A sensitive subject if ever there was one, on both the German and French sides, we decided to do this “freeze frame” to take a step back and answer the question that many people may be asking. Fabien Théofilakis, head of the scientific committee, summarizes three points of entry:
A museum first and foremost for history
With the first museum devoted entirely to the captivity of German soldiers, the aim is to raise awareness of a little-known history that lies at the heart of the world we live in:
- On the German side, the four camps evoke the fate of 11 million soldiers defeated in 1945 and, through them, that of the whole of post-defeat German society,
- On the French and Allied sides, considering the paradoxes of wartime captivity in peacetime, we emphasize the use of captive labor in the reconstruction effort. What happened in France, the UK and Poland, all the victors practiced in 1945: by having the ruins rebuilt by those who had destroyed them, they made the work of German prisoners a condition of Reconstruction.
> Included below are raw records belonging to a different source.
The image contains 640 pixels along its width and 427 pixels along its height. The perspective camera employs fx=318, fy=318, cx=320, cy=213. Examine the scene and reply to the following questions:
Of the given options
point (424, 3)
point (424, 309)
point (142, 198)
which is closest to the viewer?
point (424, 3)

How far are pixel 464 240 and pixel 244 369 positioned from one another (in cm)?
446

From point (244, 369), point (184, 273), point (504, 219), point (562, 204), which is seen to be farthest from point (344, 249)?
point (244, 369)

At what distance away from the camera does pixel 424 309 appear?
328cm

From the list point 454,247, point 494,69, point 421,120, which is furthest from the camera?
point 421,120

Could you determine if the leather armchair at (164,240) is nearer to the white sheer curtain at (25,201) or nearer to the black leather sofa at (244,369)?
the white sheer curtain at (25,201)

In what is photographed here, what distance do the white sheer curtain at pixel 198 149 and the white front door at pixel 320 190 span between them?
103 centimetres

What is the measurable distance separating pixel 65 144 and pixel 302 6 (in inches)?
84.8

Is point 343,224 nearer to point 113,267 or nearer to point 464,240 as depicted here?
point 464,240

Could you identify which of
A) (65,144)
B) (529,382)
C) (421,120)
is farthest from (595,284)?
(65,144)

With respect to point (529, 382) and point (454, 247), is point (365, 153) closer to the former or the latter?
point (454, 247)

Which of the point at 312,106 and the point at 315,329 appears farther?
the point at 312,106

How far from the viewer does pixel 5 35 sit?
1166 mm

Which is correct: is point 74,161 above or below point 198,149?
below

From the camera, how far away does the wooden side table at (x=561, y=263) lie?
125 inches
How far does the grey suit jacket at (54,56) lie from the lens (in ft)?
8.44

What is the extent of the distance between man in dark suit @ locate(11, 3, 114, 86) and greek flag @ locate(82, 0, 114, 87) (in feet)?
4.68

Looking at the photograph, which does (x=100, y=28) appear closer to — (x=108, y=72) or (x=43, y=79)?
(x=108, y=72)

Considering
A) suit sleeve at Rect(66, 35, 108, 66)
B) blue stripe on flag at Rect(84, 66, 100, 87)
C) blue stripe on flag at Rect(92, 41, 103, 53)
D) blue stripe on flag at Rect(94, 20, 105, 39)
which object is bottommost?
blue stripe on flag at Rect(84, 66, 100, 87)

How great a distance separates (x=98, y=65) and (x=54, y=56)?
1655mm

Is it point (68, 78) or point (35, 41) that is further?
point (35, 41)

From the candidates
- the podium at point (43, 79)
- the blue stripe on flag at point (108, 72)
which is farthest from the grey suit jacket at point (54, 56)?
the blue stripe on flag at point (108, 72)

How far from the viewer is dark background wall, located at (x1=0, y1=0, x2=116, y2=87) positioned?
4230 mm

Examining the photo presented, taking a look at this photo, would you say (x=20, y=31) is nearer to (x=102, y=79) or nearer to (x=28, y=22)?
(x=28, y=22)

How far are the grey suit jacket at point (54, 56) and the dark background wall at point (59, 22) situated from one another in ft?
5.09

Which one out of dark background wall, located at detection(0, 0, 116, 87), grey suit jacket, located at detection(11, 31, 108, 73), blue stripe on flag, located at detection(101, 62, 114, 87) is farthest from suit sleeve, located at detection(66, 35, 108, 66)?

But why is it important to tell this story? And why now?
A museum to help us understand how to emerge from war and build peace
Admittedly, the fate of German prisoners of war is just one of the many challenges of the post-World War II era, and certainly not one of the most painful. However, the oblivion in which this question remained for a long time, reinforced by the shame of defeat, obscured an issue specific to this necessarily dual history, that of the vanquished and the victor: German captives were above all perceived, at the Liberation, as Hitler’s soldiers. Their mass captivity therefore took on a fundamentally political dimension, which had an impact on the future of the Continent: how could we prevent the second post-war period from becoming, like the first after 1918, a new pre-war period? To succeed where Europe had failed 27 years earlier, millions of men had to be “reoriented”(reeducation / Umziehung), not only demobilized militarily, but also culturally, by abandoning Nazi ideology for democratic ideals.

A history museum in touch with current affairs: explaining the past through the present and vice versa
Captivity is thus seen as a crossroads in time and space. While the permanent exhibition focuses on the treatment of the vanquished of the Second World War – adopting a transnational perspective with four victorious powers – sections will be devoted to comparisons with earlier and later conflicts, while temporary exhibitions will explore very contemporary dimensions of captivity. As the tragedy of history reintroduces the figure of the captive to the European continent, the museum, in its own way, intends not only to explain the present through the past (where we come from), but also to show how the present shapes our understanding of the past and the questions we ask of it.
While we await the public’s response, the interest shown by the archive centers we’ve contacted in setting up partnerships for the loan of archives to illustrate the museum’s permanent tour, or to prepare future temporary exhibitions, leads us to believe that there are many fascinating archives slumbering in the shelves, just waiting to be brought to light by this open, comparative and transnational approach.
These prestigious archives include French institutions such as the Service Historique de la Défense (SHD), the Établissement de Communication et de Production Audiovisuelle de la Défense (ECPAD) and the Archives Départementales du Nord, as well as international ones such as the Bundesarchiv, the Deutches Tagebucharchiv (DTA) and the International Committee of the Red Cross (ICRC).